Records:
==*==

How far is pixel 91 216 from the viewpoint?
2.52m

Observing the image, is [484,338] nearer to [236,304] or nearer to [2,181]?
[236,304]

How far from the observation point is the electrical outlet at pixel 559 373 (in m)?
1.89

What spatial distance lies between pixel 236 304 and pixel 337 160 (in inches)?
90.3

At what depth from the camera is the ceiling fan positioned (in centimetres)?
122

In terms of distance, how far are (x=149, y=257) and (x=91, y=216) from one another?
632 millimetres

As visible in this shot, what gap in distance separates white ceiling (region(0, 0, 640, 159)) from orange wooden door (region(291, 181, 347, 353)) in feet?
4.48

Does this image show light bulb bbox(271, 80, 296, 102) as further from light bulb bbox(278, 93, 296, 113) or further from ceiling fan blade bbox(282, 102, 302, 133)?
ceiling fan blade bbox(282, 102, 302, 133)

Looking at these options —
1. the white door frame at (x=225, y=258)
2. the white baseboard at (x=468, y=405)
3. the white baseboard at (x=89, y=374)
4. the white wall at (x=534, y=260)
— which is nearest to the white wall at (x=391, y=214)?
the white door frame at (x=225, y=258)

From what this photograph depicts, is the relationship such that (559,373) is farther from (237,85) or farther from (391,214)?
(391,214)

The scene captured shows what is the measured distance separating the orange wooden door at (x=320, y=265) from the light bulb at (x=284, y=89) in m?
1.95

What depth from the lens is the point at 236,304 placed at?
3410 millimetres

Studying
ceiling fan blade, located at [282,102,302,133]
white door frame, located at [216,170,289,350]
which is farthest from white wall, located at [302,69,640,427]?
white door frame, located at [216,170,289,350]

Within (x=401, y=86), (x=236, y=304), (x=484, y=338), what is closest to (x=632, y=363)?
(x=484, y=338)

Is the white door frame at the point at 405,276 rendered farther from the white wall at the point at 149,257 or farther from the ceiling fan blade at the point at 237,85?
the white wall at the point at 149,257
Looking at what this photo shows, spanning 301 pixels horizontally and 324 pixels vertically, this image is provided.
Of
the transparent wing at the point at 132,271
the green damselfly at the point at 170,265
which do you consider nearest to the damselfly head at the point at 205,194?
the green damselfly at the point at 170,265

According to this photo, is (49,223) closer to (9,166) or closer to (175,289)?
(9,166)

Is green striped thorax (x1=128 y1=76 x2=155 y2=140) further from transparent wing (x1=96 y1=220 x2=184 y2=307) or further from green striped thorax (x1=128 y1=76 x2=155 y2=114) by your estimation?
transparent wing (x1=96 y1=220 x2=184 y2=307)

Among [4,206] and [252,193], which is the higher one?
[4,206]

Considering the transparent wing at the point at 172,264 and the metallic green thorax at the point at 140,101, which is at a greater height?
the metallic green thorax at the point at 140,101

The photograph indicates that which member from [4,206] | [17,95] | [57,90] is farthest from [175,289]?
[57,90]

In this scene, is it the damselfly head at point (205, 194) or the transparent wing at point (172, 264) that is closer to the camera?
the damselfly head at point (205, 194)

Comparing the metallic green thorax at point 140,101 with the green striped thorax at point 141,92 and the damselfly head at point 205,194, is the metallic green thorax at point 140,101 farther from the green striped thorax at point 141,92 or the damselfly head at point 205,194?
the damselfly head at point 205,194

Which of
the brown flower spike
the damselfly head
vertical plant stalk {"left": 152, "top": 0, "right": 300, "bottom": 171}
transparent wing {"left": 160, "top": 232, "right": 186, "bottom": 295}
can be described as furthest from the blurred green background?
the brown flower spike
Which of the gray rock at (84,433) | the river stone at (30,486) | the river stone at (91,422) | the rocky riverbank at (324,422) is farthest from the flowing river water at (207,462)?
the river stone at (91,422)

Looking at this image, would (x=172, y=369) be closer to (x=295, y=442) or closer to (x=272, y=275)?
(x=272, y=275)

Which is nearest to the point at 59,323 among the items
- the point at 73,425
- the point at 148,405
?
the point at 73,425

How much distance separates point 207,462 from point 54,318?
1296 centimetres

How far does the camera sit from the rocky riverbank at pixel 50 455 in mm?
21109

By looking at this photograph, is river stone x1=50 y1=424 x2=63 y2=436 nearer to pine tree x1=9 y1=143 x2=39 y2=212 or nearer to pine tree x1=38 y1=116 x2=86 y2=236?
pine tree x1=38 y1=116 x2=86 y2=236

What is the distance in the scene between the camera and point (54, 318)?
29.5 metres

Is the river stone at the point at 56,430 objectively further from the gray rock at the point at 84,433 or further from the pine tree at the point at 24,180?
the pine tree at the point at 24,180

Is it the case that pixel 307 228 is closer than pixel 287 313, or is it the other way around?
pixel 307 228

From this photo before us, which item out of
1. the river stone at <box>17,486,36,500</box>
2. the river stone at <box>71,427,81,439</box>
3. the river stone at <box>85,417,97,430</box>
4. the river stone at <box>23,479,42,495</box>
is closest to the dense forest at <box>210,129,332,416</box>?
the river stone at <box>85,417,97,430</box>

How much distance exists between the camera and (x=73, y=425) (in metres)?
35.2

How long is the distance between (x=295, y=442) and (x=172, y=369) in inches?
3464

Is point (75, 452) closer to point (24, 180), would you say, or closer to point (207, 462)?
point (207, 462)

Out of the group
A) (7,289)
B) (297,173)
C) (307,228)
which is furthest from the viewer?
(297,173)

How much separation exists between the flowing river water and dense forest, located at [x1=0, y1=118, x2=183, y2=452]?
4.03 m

==*==

Reproduce word for word the lines above, starting with the line that contains "Is point (75, 452)" and continuing through the last line of the records, with both ends included.

Is point (75, 452) closer to point (24, 180), would you say, or closer to point (207, 462)?
point (207, 462)

Out of the group
A) (7,289)
B) (297,173)
C) (307,228)
which is furthest from the viewer?
(297,173)

How much separation exists between the flowing river water and dense forest, located at [x1=0, y1=118, x2=183, y2=452]?
4.03 m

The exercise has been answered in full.